The court did not find that argument persuasive. Since Blue Moon was prominently displayed on the MillerCoors website, in the court’s view, it was not probable that a significant portion of the general consuming public, acting reasonably under the circumstances, could be misled by Blue Moon’s Internet presence.

To the extent that Blue Moon was prominently displayed on the MillerCoors website, the plaintiff next argued that a reasonable consumer was likely to be deceived by MillerCoors’ false identification of Blue Moon as a “craft beer” on the MillerCoors website. The suit alleged that MillerCoors’ misled consumers into thinking Blue Moon was “craft beer” by using the phrase “Artfully Crafted” in the labeling and advertising; charging a premium price, in line with the price of other “craft beers;” and the placement in retail stores of Blue Moon among other “craft beers.”
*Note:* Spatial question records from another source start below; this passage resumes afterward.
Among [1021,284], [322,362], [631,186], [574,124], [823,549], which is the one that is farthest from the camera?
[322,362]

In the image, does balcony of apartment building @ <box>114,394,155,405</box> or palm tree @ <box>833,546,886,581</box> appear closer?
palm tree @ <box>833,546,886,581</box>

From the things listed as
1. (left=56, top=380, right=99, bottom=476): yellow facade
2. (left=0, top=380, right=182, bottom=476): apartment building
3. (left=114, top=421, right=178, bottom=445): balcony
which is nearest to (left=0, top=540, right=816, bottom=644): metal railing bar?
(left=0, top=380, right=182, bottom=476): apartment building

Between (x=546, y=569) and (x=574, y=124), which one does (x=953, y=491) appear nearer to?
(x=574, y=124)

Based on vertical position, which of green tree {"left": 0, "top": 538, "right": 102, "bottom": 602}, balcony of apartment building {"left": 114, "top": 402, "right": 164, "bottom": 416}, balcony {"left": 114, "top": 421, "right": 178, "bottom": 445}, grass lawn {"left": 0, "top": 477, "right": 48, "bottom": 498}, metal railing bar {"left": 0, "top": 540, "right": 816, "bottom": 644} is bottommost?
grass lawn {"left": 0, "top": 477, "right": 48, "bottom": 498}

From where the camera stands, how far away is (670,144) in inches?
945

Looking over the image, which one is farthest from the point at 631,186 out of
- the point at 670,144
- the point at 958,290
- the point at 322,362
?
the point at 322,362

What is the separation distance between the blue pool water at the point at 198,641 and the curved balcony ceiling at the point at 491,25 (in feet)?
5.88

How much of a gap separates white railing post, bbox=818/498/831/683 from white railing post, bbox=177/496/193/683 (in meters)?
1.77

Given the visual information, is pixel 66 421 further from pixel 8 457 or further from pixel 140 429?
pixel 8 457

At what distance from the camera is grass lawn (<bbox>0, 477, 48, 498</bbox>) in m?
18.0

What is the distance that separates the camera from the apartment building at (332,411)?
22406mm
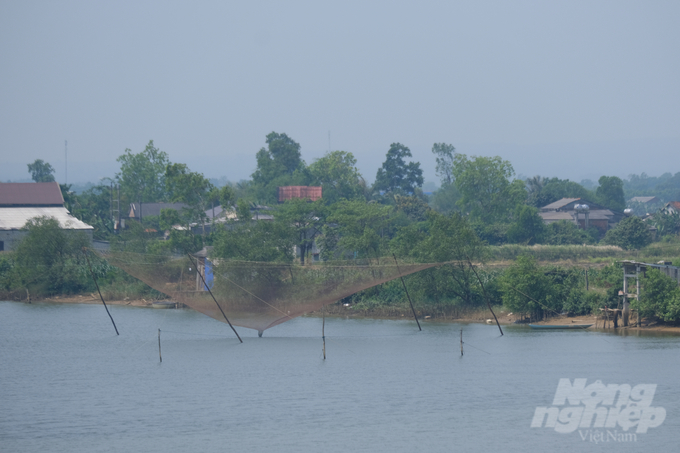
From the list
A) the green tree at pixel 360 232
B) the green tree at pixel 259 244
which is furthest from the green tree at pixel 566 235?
the green tree at pixel 259 244

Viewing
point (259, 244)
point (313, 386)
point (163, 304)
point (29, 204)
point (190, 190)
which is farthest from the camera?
point (29, 204)

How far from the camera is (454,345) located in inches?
1033

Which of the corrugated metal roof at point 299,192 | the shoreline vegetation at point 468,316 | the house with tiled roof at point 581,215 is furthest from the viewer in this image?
the corrugated metal roof at point 299,192

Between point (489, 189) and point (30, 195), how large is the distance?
3706cm

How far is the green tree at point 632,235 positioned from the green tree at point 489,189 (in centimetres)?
1389

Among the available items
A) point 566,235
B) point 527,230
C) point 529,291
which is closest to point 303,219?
point 529,291

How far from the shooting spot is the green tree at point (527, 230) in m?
54.2

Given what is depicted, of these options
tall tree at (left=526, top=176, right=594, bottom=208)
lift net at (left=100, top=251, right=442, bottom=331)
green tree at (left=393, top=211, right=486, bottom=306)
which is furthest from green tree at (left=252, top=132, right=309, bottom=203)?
A: lift net at (left=100, top=251, right=442, bottom=331)

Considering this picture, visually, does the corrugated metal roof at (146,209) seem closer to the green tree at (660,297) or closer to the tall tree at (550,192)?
the tall tree at (550,192)

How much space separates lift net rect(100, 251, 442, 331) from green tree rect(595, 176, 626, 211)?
62.5 metres

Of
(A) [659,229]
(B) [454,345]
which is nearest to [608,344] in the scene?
(B) [454,345]

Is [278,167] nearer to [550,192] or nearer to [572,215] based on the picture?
[550,192]

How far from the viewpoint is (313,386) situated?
20.6 m

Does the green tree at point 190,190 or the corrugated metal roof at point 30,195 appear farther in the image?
the corrugated metal roof at point 30,195
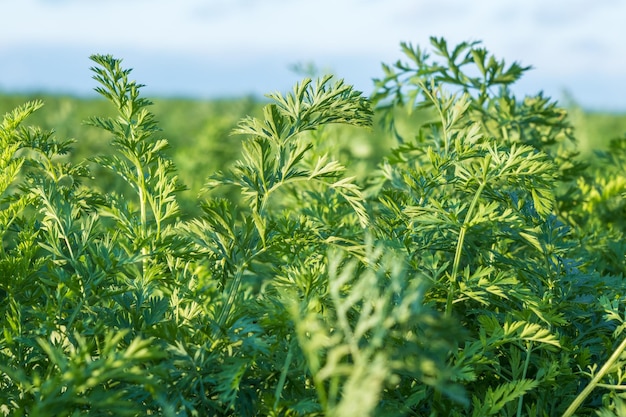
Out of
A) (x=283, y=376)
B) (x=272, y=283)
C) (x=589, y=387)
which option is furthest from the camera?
(x=272, y=283)

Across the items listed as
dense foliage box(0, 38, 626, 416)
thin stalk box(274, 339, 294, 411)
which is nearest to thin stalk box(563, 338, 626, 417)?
dense foliage box(0, 38, 626, 416)

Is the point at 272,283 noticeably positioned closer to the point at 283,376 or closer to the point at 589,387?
the point at 283,376

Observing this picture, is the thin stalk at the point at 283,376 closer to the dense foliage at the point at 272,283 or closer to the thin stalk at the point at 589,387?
the dense foliage at the point at 272,283

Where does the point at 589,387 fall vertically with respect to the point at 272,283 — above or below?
below

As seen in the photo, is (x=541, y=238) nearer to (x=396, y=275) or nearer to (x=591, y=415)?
(x=591, y=415)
The court disagreed with the plaintiff’s second argument. It determined that a reasonable consumer, viewing Blue Moon’s identification as a “craft beer” on the MillerCoors website, was not being misled in believing that Blue Moon was an “independently brewed, hand-crafted beer” not owned by MillerCoors. Furthermore, there were no allegations that MillerCoors had any control over the placement of Blue Moon in the retail stores and there was no legal authority for the proposition that the price of the product constituted a representation of that product. Thus, the placement in retail stores of Blue Moon among other “craft beer” and the premium price charged for Blue Moon were not deceptive or misleading. Accordingly, the court concluded that a reasonable consumer would not have been deceived by MillerCoors’ representations regarding the product and dismissed the lawsuit.